Experts say innocent people are being deprived of their freedom because of delayed justice.
With a third of all prisoners - 45612 - awaiting trial, prisons are overcrowded and the conditions inhumane.
The report Guilty or Not But Behind Bars Anyway, compiled by the Wits Justice Project and the Helen Suzman Foundation, says that 40% of awaiting-trial prisoners will eventually be acquitted.
"This means that a staggering number of innocent people are being deprived of their freedom," the report says.
Jacob Tsiane, 43, has been awaiting trial in Pretoria Central prison for seven years. The father of two , a suspect in a Pretoria hijacking, believes justice has failed him and his family.
Department of Correctional Services spokesman Britta Rotmann confirmed that Tsiane is one of the 20 longest-imprisoned waiting for their case to be finalised.
"We will set new targets each quarter," she said, referring to a plan to speed up trials and investigate why some prisoners have waited so long for justice.
Tsiane, who shares a cell with 40 others, many of whom smoke all day, has been represented by six lawyers, which has added to the delays. The unavailability of witnesses has also caused months-long postponements.
His situation is not unique.
In the case of Jabulani Radebe and Mthuli Dube, suspects in an armed robbery, there has been no progress for two years because the Upington Regional Court magistrate retired. The Wits Justice Project was able to get bail for the two prisoners just before Christmas - after 89 postponements in five years.
A wait of so many years was "unconscionable", said the director of the Wits Justice Project, Nooshin Erfani Ghadimi.
And Civil Society Prison Reform Initiative co-founder Lukas Muntingh said it raised questions about whether the prisoners had had a fair trial, a constitutional right.
Awaiting-trial prisoners are innocent until proved otherwise, according to section 35 of the constitution, but experts say they experience worse conditions in prison than those convicted.
On Saturday two weeks ago, Tsiane met his 13-year-old son for the first time in six years. The teenager had believed his father lived abroad but had finally been told the truth.
The two sat together in the prison social worker's office and the boy "cried and cried".
But when he returned home he could not stop talking to his grandparents and aunt about being reunited with his father.
The mother, who asked not to be named, said her child, who is normally quiet, was very talkative after the visit. "He needed it."
She pays for her child to attend a former model C school in Pretoria and struggles financially.
Said Muntingh: "The system keeps busy with nonsense cases . cases that do not pose a threat to public safety."

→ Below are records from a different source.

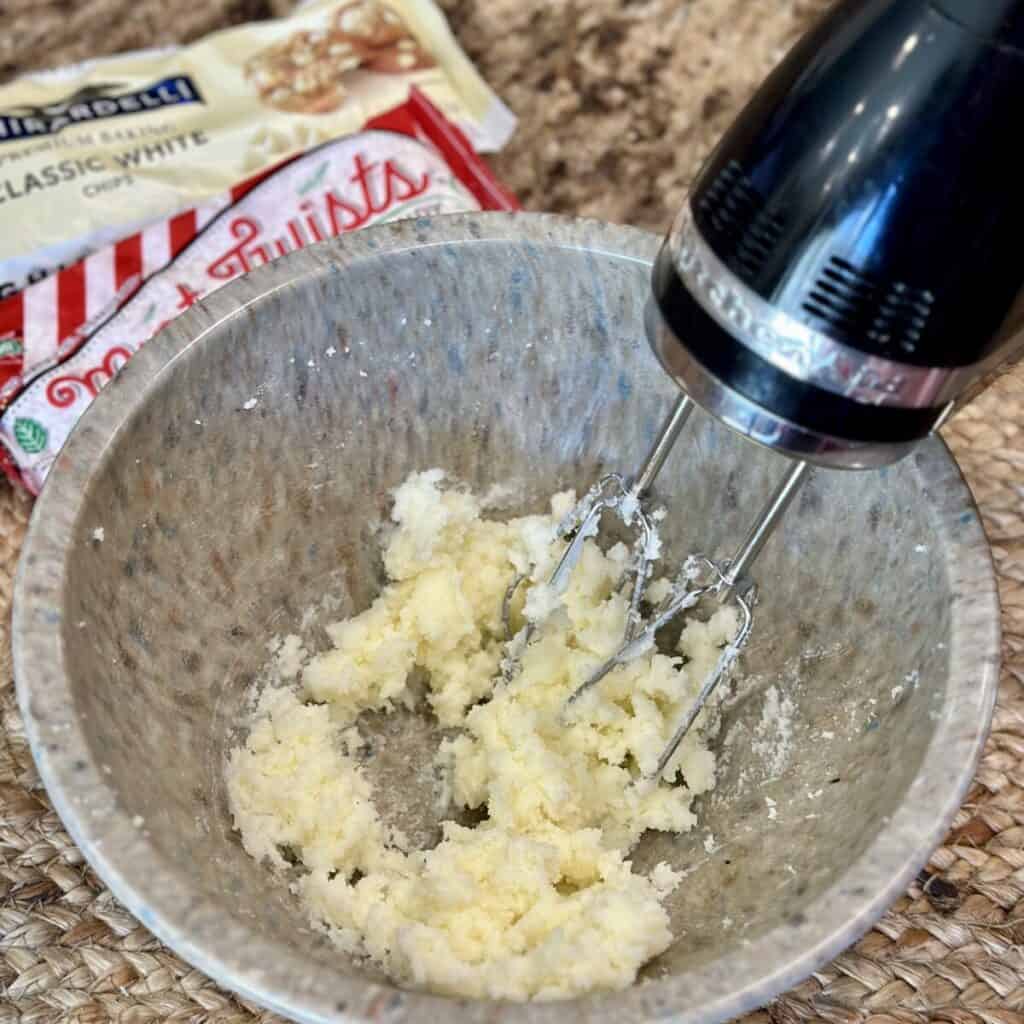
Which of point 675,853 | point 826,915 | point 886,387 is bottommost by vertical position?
point 675,853

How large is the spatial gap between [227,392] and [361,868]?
0.27 metres

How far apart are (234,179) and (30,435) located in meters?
0.30

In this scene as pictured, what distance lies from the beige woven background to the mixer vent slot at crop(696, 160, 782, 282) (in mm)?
442

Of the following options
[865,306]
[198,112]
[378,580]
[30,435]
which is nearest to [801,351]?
[865,306]

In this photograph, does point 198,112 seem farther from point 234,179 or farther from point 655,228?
point 655,228

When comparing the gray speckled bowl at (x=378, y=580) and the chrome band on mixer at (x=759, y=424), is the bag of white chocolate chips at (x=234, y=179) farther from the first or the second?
the chrome band on mixer at (x=759, y=424)

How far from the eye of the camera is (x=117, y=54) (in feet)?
3.77

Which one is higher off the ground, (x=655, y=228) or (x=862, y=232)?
(x=862, y=232)

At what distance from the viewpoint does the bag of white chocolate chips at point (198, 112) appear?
3.28ft

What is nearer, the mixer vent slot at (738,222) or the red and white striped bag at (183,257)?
the mixer vent slot at (738,222)


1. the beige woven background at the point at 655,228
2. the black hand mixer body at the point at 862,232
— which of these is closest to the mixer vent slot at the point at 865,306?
the black hand mixer body at the point at 862,232

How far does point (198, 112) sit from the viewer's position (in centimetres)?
108

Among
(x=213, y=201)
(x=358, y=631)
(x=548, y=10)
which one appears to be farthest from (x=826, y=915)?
(x=548, y=10)

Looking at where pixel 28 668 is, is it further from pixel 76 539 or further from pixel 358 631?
pixel 358 631
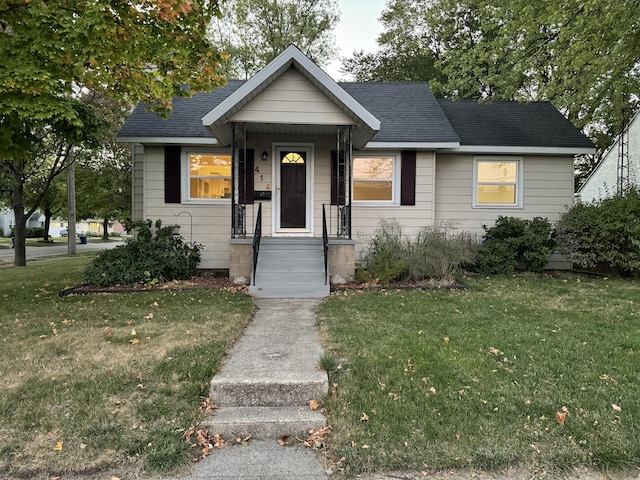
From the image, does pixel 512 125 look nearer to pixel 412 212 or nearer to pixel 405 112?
pixel 405 112

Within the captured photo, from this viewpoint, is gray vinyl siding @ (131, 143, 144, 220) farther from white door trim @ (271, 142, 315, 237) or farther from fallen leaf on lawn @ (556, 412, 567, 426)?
fallen leaf on lawn @ (556, 412, 567, 426)

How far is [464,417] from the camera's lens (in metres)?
2.80

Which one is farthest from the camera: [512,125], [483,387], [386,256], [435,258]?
[512,125]

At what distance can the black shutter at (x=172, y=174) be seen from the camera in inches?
371

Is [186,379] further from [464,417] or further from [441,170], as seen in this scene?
[441,170]

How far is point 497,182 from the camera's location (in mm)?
10508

One of the reasons for the overburdening of the justice system, said Muntingh, was the number of arrests police made - 1.6million in the 2011-2012 financial year. People were arrested, kept in jail and then released because there was insufficient evidence to prosecute them.

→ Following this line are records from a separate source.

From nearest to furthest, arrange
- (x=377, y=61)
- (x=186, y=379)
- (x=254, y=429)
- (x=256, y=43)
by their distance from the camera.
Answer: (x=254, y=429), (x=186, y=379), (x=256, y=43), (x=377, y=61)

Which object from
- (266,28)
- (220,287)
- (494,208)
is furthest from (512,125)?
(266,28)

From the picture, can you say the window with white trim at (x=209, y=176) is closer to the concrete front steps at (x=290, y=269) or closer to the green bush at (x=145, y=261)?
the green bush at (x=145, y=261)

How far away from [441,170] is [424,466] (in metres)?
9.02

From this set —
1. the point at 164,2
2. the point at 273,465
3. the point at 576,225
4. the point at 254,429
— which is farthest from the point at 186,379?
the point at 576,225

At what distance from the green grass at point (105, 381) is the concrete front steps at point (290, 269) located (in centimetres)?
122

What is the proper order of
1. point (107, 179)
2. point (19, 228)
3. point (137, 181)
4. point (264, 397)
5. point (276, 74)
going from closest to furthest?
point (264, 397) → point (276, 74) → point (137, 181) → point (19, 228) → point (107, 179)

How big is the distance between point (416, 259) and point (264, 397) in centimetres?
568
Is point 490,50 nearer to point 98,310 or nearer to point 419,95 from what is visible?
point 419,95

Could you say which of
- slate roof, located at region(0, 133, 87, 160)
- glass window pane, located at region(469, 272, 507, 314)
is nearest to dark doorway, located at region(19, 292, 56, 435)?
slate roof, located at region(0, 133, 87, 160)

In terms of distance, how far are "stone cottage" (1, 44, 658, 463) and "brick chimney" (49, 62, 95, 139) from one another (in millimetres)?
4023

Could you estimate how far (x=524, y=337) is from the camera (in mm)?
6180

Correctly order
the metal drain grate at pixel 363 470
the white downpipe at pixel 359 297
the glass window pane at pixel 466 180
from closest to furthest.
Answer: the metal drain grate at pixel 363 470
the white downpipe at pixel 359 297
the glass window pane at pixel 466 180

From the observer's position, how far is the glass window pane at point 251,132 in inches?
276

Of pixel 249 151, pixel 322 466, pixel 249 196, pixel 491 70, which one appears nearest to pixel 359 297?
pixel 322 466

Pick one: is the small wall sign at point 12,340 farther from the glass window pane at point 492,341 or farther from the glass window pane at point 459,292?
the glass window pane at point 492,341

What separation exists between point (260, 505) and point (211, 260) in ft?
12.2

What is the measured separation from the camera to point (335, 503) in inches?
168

"Half of all awaiting-trial prisoners will never go to trial," said Muntingh.
Prison exposes people to TB because of overcrowding, HIV from rape, violence, and social stigma. Suspects might lose their jobs even if later found to be innocent.
Another reason for the severe overcrowding in jails is that poor people accused of petty crimes are unable to afford bail amounts of even R1000.
The Wits Justice Project's Erfani Ghadimi said: "In terms of the law, magistrates are supposed to take into account what people can afford but it doesn't always happen."
Department of Justice spokesman Mthunzi Mhaga said the management of remand detainees had "greatly improved" since the establishment of a branch within the department that dealt exclusively with remand detention.
"The development of specific legislation dealing with remand detainees, specifically the Correctional Matters Amendment Act, has further assisted."
Tsiane hopes to appear before the chief magistrate of Pretoria on March 17 to ask why his case has taken so long to be finalised and to request that a new magistrate be appointed to preside over his case.
Tsiane has asked prison officials to allow him outdoor exercise for an hour a day. He has been told there is insufficient manpower to allow this.